The Anglican Communion is itself a fiction: the figure endlessly bandied about, that it represents 80m Christians, depends on counting as a member everyone who has been baptised in the Church of England, whether or not they have ever again set foot in a church. If it were only counting churchgoers, the figure would be about 25m smaller. Then you would have to decide how reliable the figures for Nigerian church membership are - about as reliable as any of the other figures in emails from Nigeria, would be my guess.

But let us charitably assume there are 40 or 50 million Anglicans in the world. The next point is that none of them feel bound by any decisions they do not agree with. Nor do they share any recognisable theology. They don't agree what a priest is: about a quarter have women priests and even some bishops; about half don't believe that women priests are possible. The Archdiocese of Sydney doesn't believe in priests of any sort, merely in fundamentalist leaders.

All these divides exist within constituent churches, as well as between them. Thus, Sandy Millar, the leader of the powerful and influential Evangelical faction based around Holy Trinity Brompton in London, has had himself made a missionary bishop by the homophobic Church of Uganda, rather than the Church of England; elements of TEC, the American Anglican Church, are still bitterly opposed to the ordination of women, as is a rather larger group in the Church of England.

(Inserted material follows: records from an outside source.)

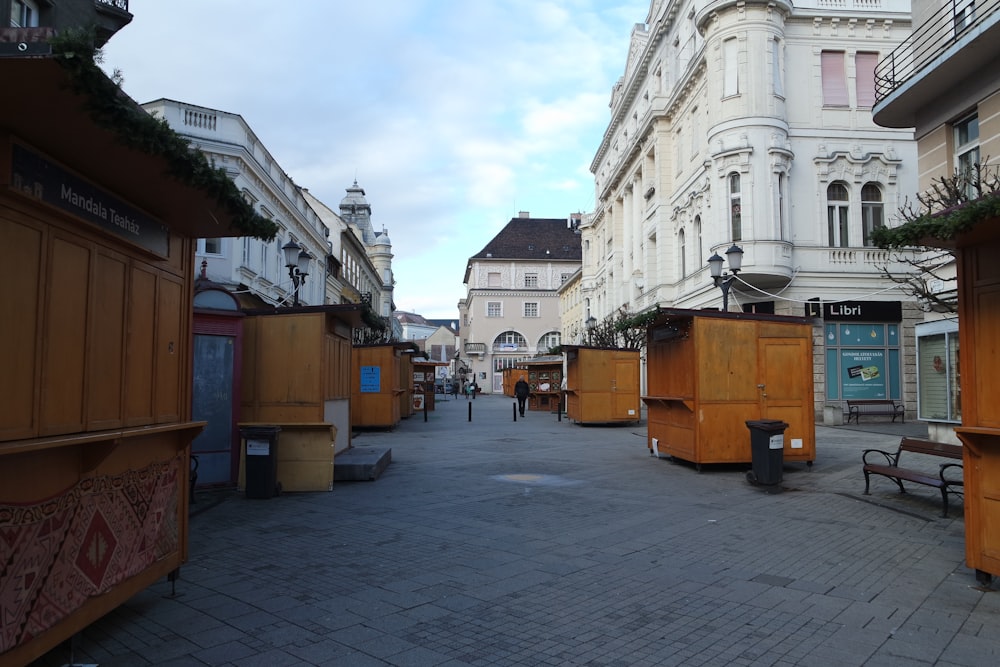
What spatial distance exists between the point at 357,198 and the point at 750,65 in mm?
63958

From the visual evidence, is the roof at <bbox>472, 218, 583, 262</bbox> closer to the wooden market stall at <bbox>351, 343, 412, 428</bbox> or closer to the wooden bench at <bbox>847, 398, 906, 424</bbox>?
the wooden bench at <bbox>847, 398, 906, 424</bbox>

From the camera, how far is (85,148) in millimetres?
4152

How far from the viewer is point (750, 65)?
2745 cm

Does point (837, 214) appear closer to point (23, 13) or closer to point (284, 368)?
point (284, 368)

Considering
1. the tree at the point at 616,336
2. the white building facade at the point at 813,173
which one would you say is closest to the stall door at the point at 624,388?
the tree at the point at 616,336

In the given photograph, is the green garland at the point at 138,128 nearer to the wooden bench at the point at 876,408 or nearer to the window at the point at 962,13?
the window at the point at 962,13

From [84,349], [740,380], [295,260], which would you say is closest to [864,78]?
[740,380]

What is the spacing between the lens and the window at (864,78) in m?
28.5

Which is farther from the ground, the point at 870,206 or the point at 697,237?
the point at 870,206

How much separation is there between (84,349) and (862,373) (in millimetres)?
28319

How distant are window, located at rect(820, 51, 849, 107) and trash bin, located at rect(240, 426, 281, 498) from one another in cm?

The Bishop of Fulham, for example, does not consider that he is in communion with the Archbishop of Canterbury because Dr Williams has ordained women priests.

What holds the national churches together is quite simply money, and to a lesser extent prestige. The pension fund trumps theology every time. And that explains the curious dance just completed in New Orleans .

The American church split years ago in spirit. But the majority, liberal faction is also extremely rich, and the problem for the minority conservatives - as in other divorces - is how to leave and take the money with them. The answer would be to have an American court declare that the real Anglicans are those in communion with Canterbury and in compliance with Anglican doctrine. So, for the last nine years, the two sides have been doing the dance of "after you, Claude" - the liberals talking a lot about inclusiveness while trying to provoke their enemies to leave; the conservatives trying to get the Archbishop to throw the liberals out.

It looks, after New Orleans, as if the liberals have the upper hand . The conservatives will flounce out, but without a case they can hope to win in the American courts. But this is not, as Giles Fraser thinks, a triumph of expediency over justice. It's not even, primarily, a scapegoating of gay people. If only it were so principled. It is just a decision to lie about their beliefs for the sake of their pensions - the sort of thing which, when you come down to it, unites almost every Anglican, and even quite a lot of unbelievers.